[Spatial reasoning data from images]
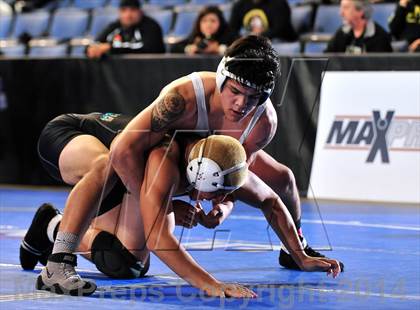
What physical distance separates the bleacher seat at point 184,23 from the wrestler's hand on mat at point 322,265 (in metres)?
7.01

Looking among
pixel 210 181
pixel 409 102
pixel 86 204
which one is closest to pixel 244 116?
pixel 210 181

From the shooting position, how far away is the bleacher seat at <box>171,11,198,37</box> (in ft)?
38.9

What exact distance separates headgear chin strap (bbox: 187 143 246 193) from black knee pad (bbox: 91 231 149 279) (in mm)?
771

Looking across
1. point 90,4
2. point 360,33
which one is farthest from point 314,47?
point 90,4

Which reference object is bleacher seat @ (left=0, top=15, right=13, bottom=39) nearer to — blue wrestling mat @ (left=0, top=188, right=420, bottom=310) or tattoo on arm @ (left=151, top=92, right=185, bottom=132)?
blue wrestling mat @ (left=0, top=188, right=420, bottom=310)

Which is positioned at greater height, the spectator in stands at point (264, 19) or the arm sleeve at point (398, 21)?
the arm sleeve at point (398, 21)

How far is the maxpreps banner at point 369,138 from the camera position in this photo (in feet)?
27.0

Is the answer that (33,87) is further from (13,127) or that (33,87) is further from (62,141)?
(62,141)

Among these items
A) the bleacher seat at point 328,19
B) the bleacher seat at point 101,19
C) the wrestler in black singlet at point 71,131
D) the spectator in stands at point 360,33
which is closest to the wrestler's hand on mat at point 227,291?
the wrestler in black singlet at point 71,131

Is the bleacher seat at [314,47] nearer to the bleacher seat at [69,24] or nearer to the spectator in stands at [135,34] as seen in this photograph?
Result: the spectator in stands at [135,34]

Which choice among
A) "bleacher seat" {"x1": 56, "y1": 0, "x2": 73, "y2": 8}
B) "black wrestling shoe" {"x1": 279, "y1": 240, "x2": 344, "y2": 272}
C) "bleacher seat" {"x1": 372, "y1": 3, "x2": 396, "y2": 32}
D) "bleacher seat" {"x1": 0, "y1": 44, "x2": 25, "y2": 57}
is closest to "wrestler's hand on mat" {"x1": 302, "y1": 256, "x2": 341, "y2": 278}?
"black wrestling shoe" {"x1": 279, "y1": 240, "x2": 344, "y2": 272}

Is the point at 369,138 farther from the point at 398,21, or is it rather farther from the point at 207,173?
the point at 207,173

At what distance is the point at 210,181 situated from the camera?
14.4 feet

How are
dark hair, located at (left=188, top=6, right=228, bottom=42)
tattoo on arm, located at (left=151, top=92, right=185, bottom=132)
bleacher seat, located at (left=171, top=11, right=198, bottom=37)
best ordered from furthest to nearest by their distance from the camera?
1. bleacher seat, located at (left=171, top=11, right=198, bottom=37)
2. dark hair, located at (left=188, top=6, right=228, bottom=42)
3. tattoo on arm, located at (left=151, top=92, right=185, bottom=132)
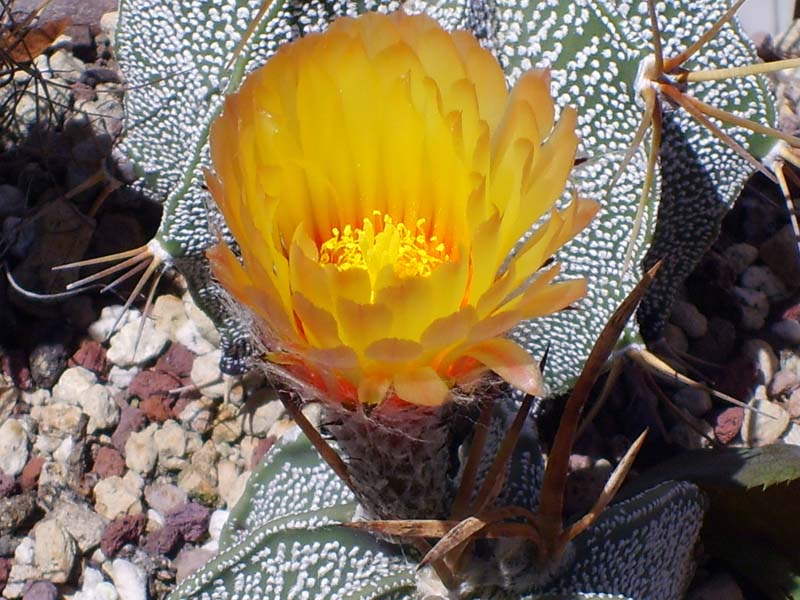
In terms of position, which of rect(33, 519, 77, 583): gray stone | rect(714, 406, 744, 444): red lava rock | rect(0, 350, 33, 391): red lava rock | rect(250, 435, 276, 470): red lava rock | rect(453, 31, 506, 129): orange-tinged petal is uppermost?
rect(453, 31, 506, 129): orange-tinged petal

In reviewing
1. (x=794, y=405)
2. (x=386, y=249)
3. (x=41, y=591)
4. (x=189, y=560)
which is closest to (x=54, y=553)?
(x=41, y=591)

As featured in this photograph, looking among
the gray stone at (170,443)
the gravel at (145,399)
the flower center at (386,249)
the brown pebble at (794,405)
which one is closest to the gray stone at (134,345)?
the gravel at (145,399)

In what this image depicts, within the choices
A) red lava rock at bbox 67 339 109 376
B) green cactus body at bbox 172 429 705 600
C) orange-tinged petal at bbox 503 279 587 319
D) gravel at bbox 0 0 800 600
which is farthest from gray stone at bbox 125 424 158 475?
orange-tinged petal at bbox 503 279 587 319

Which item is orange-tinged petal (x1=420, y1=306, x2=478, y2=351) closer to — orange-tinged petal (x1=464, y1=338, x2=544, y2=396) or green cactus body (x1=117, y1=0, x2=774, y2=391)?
orange-tinged petal (x1=464, y1=338, x2=544, y2=396)

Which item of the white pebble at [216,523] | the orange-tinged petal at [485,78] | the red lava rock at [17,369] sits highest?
the orange-tinged petal at [485,78]

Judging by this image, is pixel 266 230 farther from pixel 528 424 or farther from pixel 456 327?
pixel 528 424

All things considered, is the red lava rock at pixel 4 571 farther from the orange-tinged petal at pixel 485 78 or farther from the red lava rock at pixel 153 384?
the orange-tinged petal at pixel 485 78
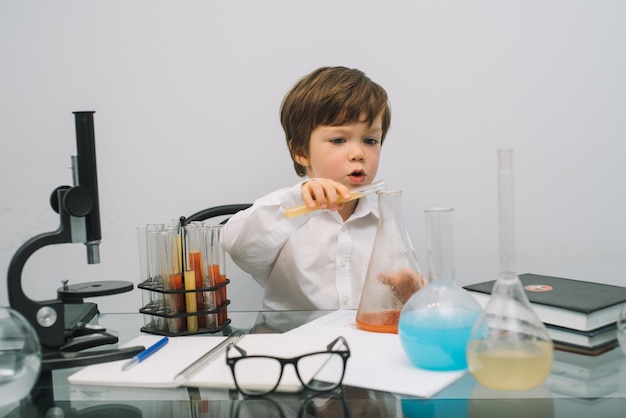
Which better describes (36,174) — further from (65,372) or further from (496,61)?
(496,61)

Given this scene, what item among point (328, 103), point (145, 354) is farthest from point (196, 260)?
point (328, 103)

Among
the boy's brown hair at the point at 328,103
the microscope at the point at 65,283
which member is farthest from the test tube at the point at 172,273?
the boy's brown hair at the point at 328,103

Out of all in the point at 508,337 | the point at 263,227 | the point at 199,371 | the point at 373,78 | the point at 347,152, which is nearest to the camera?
the point at 508,337

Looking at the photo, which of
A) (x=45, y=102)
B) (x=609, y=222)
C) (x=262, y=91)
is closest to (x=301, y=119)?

## Task directions:
Output every line of the records above verbatim, omitting the pictures.

## Completed task:
What physical distance separates the bleacher seat at point 184,23 from the wrestler's hand on mat at point 322,265 (in metres)?
7.01

Looking among
pixel 210 181
pixel 409 102
pixel 86 204
which one is closest to pixel 244 116?
pixel 210 181

From the shooting position, how far away is the bleacher seat at <box>171,11,198,37</box> (in ft)?
38.9

What exact distance separates headgear chin strap (bbox: 187 143 246 193) from black knee pad (bbox: 91 231 149 279) (in mm)?
771

Looking across
1. point 90,4
2. point 360,33
which one is farthest from point 314,47?
point 90,4

Which reference object is bleacher seat @ (left=0, top=15, right=13, bottom=39) nearer to — blue wrestling mat @ (left=0, top=188, right=420, bottom=310) or tattoo on arm @ (left=151, top=92, right=185, bottom=132)?
blue wrestling mat @ (left=0, top=188, right=420, bottom=310)

Which is positioned at greater height, the spectator in stands at point (264, 19) or the arm sleeve at point (398, 21)?
the arm sleeve at point (398, 21)

How far is the maxpreps banner at point 369,138 from the camera position in this photo (in feet)?
27.0

Is the answer that (33,87) is further from (13,127) or that (33,87) is further from (62,141)?
(62,141)

Among these items
A) the bleacher seat at point 328,19
B) the bleacher seat at point 101,19
C) the wrestler in black singlet at point 71,131
D) the spectator in stands at point 360,33
which is closest to the wrestler's hand on mat at point 227,291?
the wrestler in black singlet at point 71,131

Is the bleacher seat at [314,47] nearer to the bleacher seat at [69,24] or nearer to the spectator in stands at [135,34] as seen in this photograph?
Result: the spectator in stands at [135,34]

Which choice among
A) "bleacher seat" {"x1": 56, "y1": 0, "x2": 73, "y2": 8}
B) "black wrestling shoe" {"x1": 279, "y1": 240, "x2": 344, "y2": 272}
C) "bleacher seat" {"x1": 372, "y1": 3, "x2": 396, "y2": 32}
D) "bleacher seat" {"x1": 0, "y1": 44, "x2": 25, "y2": 57}
is closest to "wrestler's hand on mat" {"x1": 302, "y1": 256, "x2": 341, "y2": 278}?
"black wrestling shoe" {"x1": 279, "y1": 240, "x2": 344, "y2": 272}

Is the point at 369,138 farther from the point at 398,21, or is it rather farther from the point at 207,173?
the point at 207,173

At what distance is the point at 210,181 situated from the camera?
14.4 feet

How are
dark hair, located at (left=188, top=6, right=228, bottom=42)
tattoo on arm, located at (left=151, top=92, right=185, bottom=132)
bleacher seat, located at (left=171, top=11, right=198, bottom=37)
best ordered from furthest to nearest by their distance from the camera?
1. bleacher seat, located at (left=171, top=11, right=198, bottom=37)
2. dark hair, located at (left=188, top=6, right=228, bottom=42)
3. tattoo on arm, located at (left=151, top=92, right=185, bottom=132)
In terms of position, which of rect(33, 519, 77, 583): gray stone | rect(714, 406, 744, 444): red lava rock | rect(0, 350, 33, 391): red lava rock | rect(250, 435, 276, 470): red lava rock | rect(453, 31, 506, 129): orange-tinged petal is uppermost?
rect(453, 31, 506, 129): orange-tinged petal

In reviewing
1. (x=794, y=405)
2. (x=386, y=249)
3. (x=41, y=591)
4. (x=189, y=560)
which is closest to (x=54, y=553)?
(x=41, y=591)

As featured in this photograph, looking among
the gray stone at (170,443)
the gravel at (145,399)
the flower center at (386,249)
the brown pebble at (794,405)
which one is closest to the gray stone at (134,345)?
the gravel at (145,399)

In what this image depicts, within the choices
A) red lava rock at bbox 67 339 109 376
B) green cactus body at bbox 172 429 705 600
C) orange-tinged petal at bbox 503 279 587 319
D) gravel at bbox 0 0 800 600
which is farthest from gray stone at bbox 125 424 158 475?
orange-tinged petal at bbox 503 279 587 319

Which item is orange-tinged petal (x1=420, y1=306, x2=478, y2=351) closer to — orange-tinged petal (x1=464, y1=338, x2=544, y2=396) or green cactus body (x1=117, y1=0, x2=774, y2=391)?
orange-tinged petal (x1=464, y1=338, x2=544, y2=396)

Which item of the white pebble at [216,523] | the orange-tinged petal at [485,78] | the red lava rock at [17,369] sits highest?
the orange-tinged petal at [485,78]

Judging by this image, is pixel 266 230 farther from pixel 528 424 or farther from pixel 456 327?
pixel 528 424

All things considered, is the red lava rock at pixel 4 571 farther from the orange-tinged petal at pixel 485 78 or farther from the red lava rock at pixel 153 384?
the orange-tinged petal at pixel 485 78
Which better describes (36,174) — further from (65,372) or further from (496,61)?
(496,61)

Given this scene, what item among point (328, 103), point (145, 354) is farthest from point (196, 260)?
point (328, 103)

Among
the boy's brown hair at the point at 328,103
the microscope at the point at 65,283
which member is farthest from the test tube at the point at 172,273?
the boy's brown hair at the point at 328,103

Out of all in the point at 508,337 | the point at 263,227 | the point at 199,371 | the point at 373,78 | the point at 347,152, which is nearest to the camera?
the point at 508,337

Looking at the photo, which of
A) (x=45, y=102)
B) (x=609, y=222)
C) (x=262, y=91)
is closest to (x=301, y=119)?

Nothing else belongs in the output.